L'enveloppe mensuelle des députés nationaux dépasserait même le montant de 21.000 dollars qu'a dénoncé Martin Fayulu, coordonnateur de la coalition de l'opposition Lamuka. Prince Epenge, un des porte-paroles de Lamuka, chiffre les abus en ces termes : "15.756.000 francs congolais d'émoluments, 14.600.000 de primes diverses, 10.429.000 francs congolais de réserve parlementaire. A chaque participation à une commission parlementaire, ils ont plus de 1.000 dollars de jetons de présence, à chaque vacance parlementaire plus de 3.000 dollars, à chaque congrès plus de 1.000 dollars. Aussi, 1.000 dollars chaque mois pour les députés de l'Union sacrée."

La somme totale des montants avancés par Prince Epenge atteindrait donc plus de 25.000 dollars par mois.

Silence et opacité

Plusieurs députés contactés n'ont pas voulu s'exprimer sur ce sujet. Or c'est justement cette opacité qui accentue la polémique autour de la question, de l'avis de Florimond Muteba, président du conseil d'administration de l'Observatoire de la dépense publique (ODEP).

"Il y a un budget qui a été voté, la loi des finances 2022, il y a les états de suivi budgétaire, mais sur la question des émoluments touchés par les députés, il y a une opacité. Il y a quelques années, on savait tous que les députés touchaient 4.000 dollars à un taux de change qui n'était pas très favorable pour eux. Mais aujourd'hui on nous parle de 21.000 dollars ! Qu'on lève l'opacité sur ce sujet comme sur beaucoup d'autres", s'indigne-t-il.

Une manifestation d'étudiants à l'intérieur du Parlement de RDC (archive)
Des experts réclament de surveiller de plus près ce qui se passe à l'intérieur de l'Assemblée de RDCImage : Jean-Noel Bamweze/DW

Nécessité d'un audit total

Il faudrait plutôt un audit pour tirer au clair cette affaire qui ne serait que de la corruption politique et parlementaire, selon Hubert Kabasubabo Katulondi. Le politologue et écrivain congolais réclame en effet un audit "à la fois à l'Assemblée nationale et au niveau du Sénat".

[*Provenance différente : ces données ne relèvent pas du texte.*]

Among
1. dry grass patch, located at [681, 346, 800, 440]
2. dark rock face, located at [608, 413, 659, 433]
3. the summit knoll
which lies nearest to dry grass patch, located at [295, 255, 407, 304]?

Mais selon lui, "cela ne suffit pas, il faut aller au-delà pour faire l'audit même au niveau de la présidence et au niveau du gouvernement". Hubert Kabasubabo Katulondi s'étonne de ce que "même les députés et les sénateurs de l'opposition sont concernés et n'ont jamais remis en cause cette pratique de la corruption parlementaire et politique systématisée qui est une pathologie de la dictature qui s'amplifie en RDC."

Cette affaire survient à un peu plus d'un an des élections attendues en 2023 et justement, lors de leur campagne électorale, les candidats députés risquent de devoir justifier auprès de leurs électeurs leurs émoluments.